### CHALLENGE
How many lines in the records below contain the string "dress"? Case counts. Reply with the number only.

### DATASET ENTRIES

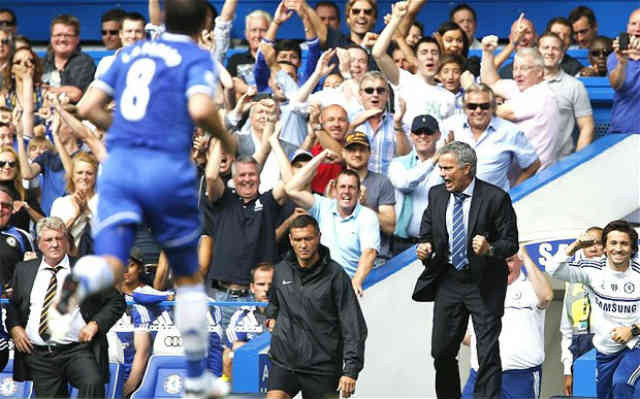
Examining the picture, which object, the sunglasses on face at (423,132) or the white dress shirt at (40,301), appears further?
the sunglasses on face at (423,132)

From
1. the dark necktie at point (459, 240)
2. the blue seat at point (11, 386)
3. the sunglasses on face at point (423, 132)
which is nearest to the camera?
the dark necktie at point (459, 240)

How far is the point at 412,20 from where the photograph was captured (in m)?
14.0

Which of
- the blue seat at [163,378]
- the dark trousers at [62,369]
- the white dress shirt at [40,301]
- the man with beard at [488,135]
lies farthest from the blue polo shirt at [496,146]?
the dark trousers at [62,369]

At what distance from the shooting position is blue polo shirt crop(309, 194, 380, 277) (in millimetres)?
11133

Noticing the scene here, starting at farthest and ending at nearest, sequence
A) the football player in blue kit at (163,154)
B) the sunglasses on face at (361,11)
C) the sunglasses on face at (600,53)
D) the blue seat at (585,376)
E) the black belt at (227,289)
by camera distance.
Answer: the sunglasses on face at (600,53)
the sunglasses on face at (361,11)
the black belt at (227,289)
the blue seat at (585,376)
the football player in blue kit at (163,154)

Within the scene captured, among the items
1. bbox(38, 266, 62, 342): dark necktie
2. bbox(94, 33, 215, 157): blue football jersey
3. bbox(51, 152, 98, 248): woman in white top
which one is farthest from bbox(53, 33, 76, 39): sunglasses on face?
bbox(94, 33, 215, 157): blue football jersey

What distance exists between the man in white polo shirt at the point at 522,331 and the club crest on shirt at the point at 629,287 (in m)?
1.00

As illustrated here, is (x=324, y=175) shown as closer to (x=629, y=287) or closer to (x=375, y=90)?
(x=375, y=90)

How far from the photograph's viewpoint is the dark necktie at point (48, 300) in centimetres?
1022

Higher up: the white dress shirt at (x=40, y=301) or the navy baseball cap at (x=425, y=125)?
the navy baseball cap at (x=425, y=125)

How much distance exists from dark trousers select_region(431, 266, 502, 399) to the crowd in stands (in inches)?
66.5

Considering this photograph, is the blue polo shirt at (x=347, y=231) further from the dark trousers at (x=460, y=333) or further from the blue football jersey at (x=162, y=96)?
the blue football jersey at (x=162, y=96)

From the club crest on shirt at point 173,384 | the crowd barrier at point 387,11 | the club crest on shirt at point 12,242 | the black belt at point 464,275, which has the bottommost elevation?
the club crest on shirt at point 173,384

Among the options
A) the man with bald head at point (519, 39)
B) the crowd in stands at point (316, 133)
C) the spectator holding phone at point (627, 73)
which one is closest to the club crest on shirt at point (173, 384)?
the crowd in stands at point (316, 133)
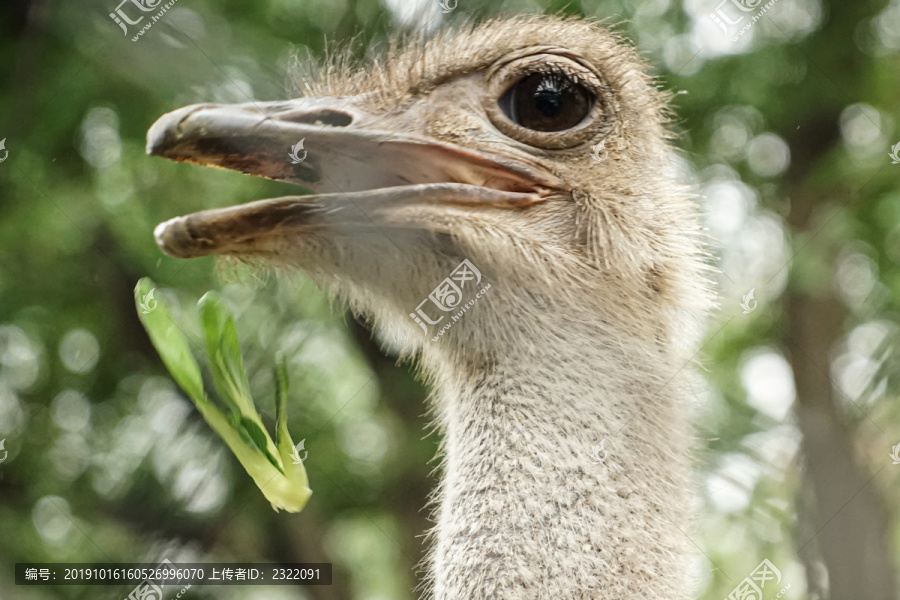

### COMPLETED EXERCISE
3